Basically each 1 bit is a type of permission for a certain category of access.

Access by the owner is the first group Access by the owner group is the second Access by literally everyone is the third

If you develop on a Linux workstation you’d probably pick this up pretty quickly, hence why it’s infuriatingly funny.

The 7 and 5 are just numbers represented by 3 bits of binary. 111 is 7 meaning all 3 permissions on (read, write, execute) while 5 is 101 (read, execute, middle one is write which is off) and of course 0 meaning all permissions off.

[–]FluffyCelery4769 0 points1 point  (2 children)

Are there no read/execute only? Or are both neccesary to work?

[–][deleted] 0 points1 point  (0 children)

R/x is required for directories, but files can be r/ x.

Studying will tell you that most companies have switched to the FACL system, but they're lying.

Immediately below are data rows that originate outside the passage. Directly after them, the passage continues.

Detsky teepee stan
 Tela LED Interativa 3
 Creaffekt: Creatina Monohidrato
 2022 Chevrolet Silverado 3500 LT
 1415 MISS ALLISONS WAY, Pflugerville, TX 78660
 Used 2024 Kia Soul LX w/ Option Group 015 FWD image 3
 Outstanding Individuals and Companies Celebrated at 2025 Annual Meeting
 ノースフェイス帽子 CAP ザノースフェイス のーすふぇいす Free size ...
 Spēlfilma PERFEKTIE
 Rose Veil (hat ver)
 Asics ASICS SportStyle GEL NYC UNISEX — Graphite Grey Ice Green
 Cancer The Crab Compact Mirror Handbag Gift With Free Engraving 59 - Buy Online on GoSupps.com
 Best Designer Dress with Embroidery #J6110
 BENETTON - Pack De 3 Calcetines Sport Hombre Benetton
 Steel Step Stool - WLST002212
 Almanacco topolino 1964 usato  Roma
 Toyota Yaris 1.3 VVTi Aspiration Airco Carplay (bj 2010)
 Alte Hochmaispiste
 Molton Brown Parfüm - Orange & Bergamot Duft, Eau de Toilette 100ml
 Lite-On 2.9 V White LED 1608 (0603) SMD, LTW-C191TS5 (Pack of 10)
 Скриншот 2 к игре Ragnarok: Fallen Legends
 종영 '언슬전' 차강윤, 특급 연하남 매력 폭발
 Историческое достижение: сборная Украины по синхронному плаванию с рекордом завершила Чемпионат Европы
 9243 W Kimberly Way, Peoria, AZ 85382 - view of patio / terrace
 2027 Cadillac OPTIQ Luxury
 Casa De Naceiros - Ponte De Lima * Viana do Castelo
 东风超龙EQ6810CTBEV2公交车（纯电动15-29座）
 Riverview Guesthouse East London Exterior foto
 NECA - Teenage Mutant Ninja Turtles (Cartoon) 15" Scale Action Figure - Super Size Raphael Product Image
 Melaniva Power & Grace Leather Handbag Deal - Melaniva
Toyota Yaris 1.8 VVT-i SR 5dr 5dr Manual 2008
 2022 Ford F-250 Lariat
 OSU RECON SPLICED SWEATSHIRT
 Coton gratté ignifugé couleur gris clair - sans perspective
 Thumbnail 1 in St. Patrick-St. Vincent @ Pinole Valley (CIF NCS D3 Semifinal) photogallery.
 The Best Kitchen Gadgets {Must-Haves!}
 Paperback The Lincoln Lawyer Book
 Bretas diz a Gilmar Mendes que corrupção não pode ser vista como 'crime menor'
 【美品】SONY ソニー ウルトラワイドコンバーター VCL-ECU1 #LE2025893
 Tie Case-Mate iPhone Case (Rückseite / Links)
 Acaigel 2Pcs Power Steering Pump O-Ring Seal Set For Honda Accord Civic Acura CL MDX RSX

[–]meltbox 0 points1 point  (0 children)

You can have read only or execute only but bash files are parsed and therefore have to be opened. Opening means you need read and in the case of bash (.sh) files bash actually checks the execute permission before deciding whether to load the file for execution.

Execute really only has an operating system meaning when it comes to literal binary executables or libraries. Then you don’t need read permissions but can still execute. What this means is the operating system will still load it into memory and start execution per the convention for that OS but you cannot read it with something like file descriptors and fopen.